**PROVIDED INFORMATION:**
----

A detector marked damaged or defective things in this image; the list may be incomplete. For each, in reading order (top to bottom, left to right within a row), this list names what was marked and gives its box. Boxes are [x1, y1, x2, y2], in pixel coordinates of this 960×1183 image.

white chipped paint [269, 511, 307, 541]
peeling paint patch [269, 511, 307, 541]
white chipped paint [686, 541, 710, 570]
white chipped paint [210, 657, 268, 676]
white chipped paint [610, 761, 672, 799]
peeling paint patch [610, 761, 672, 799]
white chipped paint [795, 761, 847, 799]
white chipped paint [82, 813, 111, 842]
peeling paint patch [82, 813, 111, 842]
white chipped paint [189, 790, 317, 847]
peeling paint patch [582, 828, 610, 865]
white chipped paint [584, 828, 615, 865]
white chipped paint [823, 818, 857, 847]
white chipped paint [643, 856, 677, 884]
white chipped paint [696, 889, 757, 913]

----

**TASK BRIEF:** Present the lines of the listing above as a numbered list, leaving out the blank lines.

**TASK SOLUTION:**
1. A detector marked damaged or defective things in this image; the list may be incomplete. For each, in reading order (top to bottom, left to right within a row), this list names what was marked and gives its box. Boxes are [x1, y1, x2, y2], in pixel coordinates of this 960×1183 image.
2. white chipped paint [269, 511, 307, 541]
3. peeling paint patch [269, 511, 307, 541]
4. white chipped paint [686, 541, 710, 570]
5. white chipped paint [210, 657, 268, 676]
6. white chipped paint [610, 761, 672, 799]
7. peeling paint patch [610, 761, 672, 799]
8. white chipped paint [795, 761, 847, 799]
9. white chipped paint [82, 813, 111, 842]
10. peeling paint patch [82, 813, 111, 842]
11. white chipped paint [189, 790, 317, 847]
12. peeling paint patch [582, 828, 610, 865]
13. white chipped paint [584, 828, 615, 865]
14. white chipped paint [823, 818, 857, 847]
15. white chipped paint [643, 856, 677, 884]
16. white chipped paint [696, 889, 757, 913]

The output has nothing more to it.